Content starts
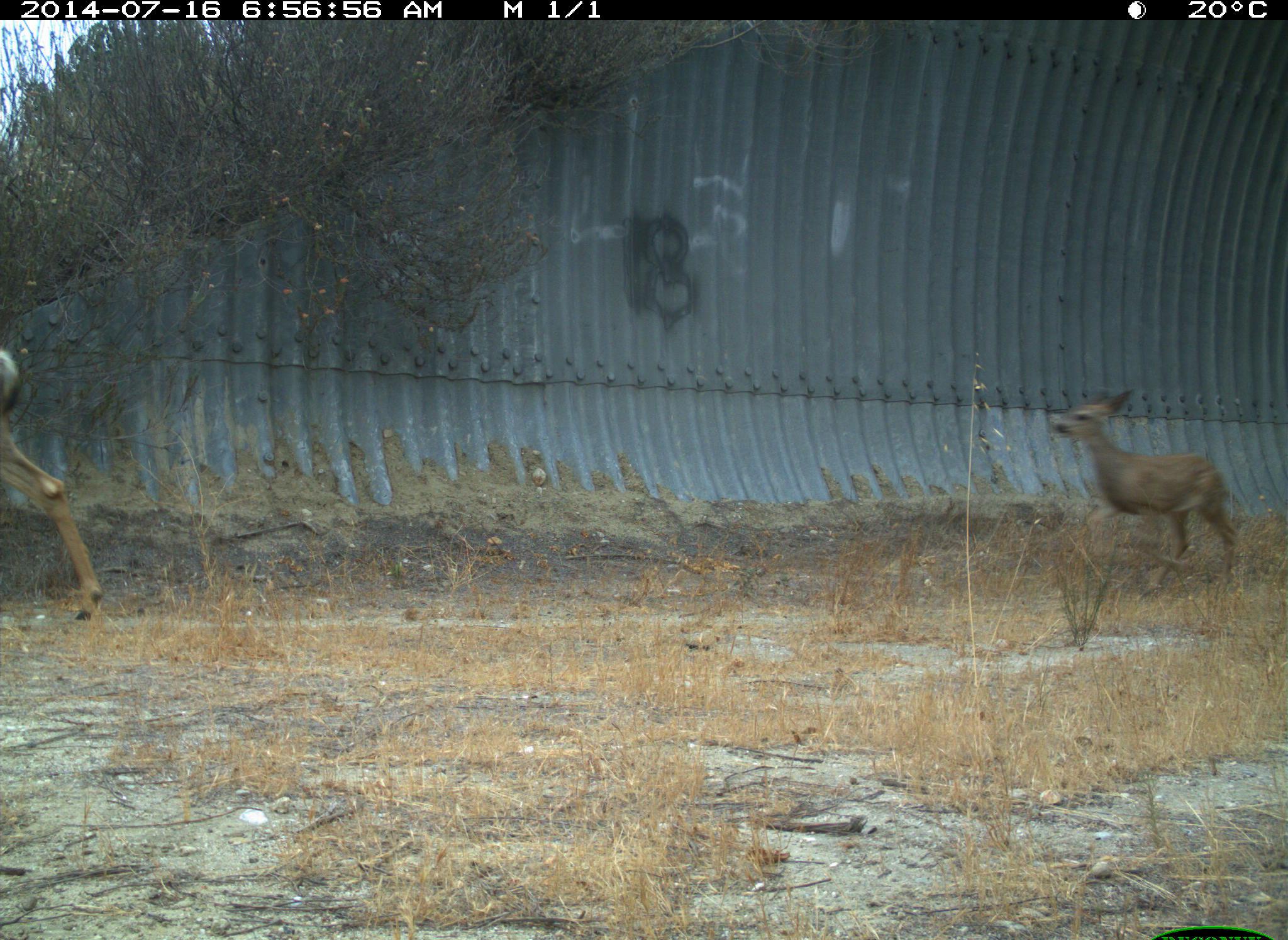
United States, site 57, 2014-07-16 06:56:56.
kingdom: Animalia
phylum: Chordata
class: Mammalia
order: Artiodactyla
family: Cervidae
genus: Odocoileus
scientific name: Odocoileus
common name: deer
Content ends
Content starts
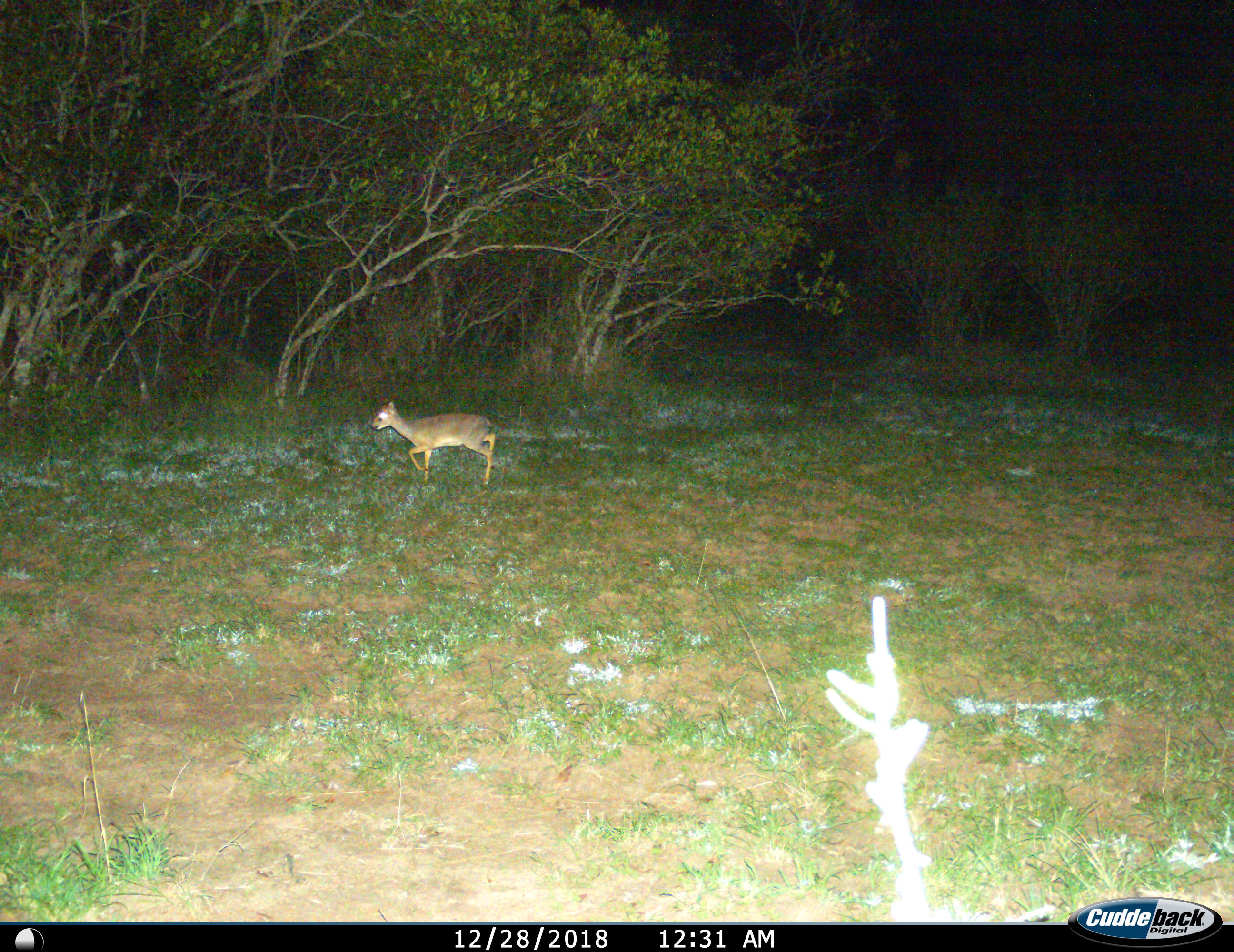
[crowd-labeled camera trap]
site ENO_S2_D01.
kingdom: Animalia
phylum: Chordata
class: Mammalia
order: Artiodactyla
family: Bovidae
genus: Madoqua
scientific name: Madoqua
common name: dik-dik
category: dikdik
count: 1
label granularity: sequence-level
Content ends
- Exercise instructions:
I need every line of the material that includes "name", so please copy them out.

- Result of the task:
scientific name: Odocoileus
common name: deer
scientific name: Madoqua
common name: dik-dik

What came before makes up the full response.